Thursday, May 29, 2014

The Real India


When I travel I invariably say "I want to see the real [fill in the country name here]".

I have only the best intentions when saying things like that. I mean, essentially, that I want to experience life in that country like a native would. I want to stay in the thick of things, eat in authentic restaurants with the locals, use the available public transportation, walk, explore the side streets, talk to people. I want to immerse!

Versus, being housed in a chain hotel near the airport, shuttled around in the largest vehicle that can safely maneuver the streets with 50 blue-haired Americans, participate in carefully scripted souvenir buying, eat at restaurants that can efficiently deal with 50 blue-haired Americans (while maybe not serving the most authentic local food). I might as well stay at home and spend the day at Concord Mills, as explore the world this way.

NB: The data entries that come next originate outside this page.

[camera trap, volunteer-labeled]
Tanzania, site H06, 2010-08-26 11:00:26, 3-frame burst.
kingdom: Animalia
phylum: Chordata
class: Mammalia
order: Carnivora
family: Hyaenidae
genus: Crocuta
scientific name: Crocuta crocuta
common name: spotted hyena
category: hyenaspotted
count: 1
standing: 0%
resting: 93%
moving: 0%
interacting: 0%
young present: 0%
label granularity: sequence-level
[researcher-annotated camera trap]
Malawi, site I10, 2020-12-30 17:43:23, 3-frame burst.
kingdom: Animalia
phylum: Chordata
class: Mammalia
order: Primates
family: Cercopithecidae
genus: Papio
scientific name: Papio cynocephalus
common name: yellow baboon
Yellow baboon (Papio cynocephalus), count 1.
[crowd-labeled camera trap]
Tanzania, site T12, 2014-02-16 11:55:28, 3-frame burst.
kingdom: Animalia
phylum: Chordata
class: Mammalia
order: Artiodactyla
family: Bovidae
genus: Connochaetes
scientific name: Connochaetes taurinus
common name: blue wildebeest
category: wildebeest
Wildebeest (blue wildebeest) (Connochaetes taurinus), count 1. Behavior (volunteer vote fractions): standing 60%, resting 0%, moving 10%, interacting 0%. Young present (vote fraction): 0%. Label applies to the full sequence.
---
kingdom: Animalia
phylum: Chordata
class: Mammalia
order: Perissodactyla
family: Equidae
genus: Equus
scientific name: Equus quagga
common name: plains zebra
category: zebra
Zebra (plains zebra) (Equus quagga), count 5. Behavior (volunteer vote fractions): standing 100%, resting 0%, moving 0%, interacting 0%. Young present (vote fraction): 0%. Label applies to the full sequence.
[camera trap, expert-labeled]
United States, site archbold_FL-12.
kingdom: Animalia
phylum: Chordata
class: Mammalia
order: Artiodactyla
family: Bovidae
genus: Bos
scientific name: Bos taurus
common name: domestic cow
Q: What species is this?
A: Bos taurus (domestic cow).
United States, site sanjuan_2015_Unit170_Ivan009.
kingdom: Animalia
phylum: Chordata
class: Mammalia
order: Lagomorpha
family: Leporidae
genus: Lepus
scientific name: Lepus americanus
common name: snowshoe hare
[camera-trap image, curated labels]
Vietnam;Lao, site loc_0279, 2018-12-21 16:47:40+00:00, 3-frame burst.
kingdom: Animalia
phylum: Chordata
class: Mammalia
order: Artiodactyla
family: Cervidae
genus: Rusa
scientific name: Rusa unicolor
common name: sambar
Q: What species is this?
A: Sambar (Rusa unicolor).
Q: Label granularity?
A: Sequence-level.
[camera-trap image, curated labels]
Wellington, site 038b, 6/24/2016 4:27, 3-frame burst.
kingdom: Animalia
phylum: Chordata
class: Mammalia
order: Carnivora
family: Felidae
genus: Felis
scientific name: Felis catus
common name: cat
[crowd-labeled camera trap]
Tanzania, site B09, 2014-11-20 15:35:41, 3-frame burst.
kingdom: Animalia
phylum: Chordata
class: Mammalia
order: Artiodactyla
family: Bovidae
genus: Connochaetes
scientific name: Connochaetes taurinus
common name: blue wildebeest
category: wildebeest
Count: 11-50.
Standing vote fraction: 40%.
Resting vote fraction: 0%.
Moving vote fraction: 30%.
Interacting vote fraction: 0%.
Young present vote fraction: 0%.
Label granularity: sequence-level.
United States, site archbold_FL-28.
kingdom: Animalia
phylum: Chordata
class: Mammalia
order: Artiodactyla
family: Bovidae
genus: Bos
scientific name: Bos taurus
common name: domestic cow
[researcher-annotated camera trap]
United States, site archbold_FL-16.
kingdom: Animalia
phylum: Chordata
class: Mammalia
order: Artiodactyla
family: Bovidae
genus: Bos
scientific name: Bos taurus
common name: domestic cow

And I find myself overwhelmed because India has so many different realities to see. High tech modern country with an exploding economy; the largest democracy in the world with a new PM from a modest beginning; a country with a vast gulf between the haves and the have-nots living elbow-to-elbow with one another; an ancient society where a rigidly held system of social stratification is starting to deteriorate with increased wealth and movement of young people to cities; a traditionally religious population revering millions of instances of the One True God; it goes on and on.

I expect that my immersion will be in the new High Tech India, and that my excursions into traditional areas may be only as gritty as my guides can acknowledge.

And as a girl from One-Stop-Light-Ville South Carolina, I totally understand.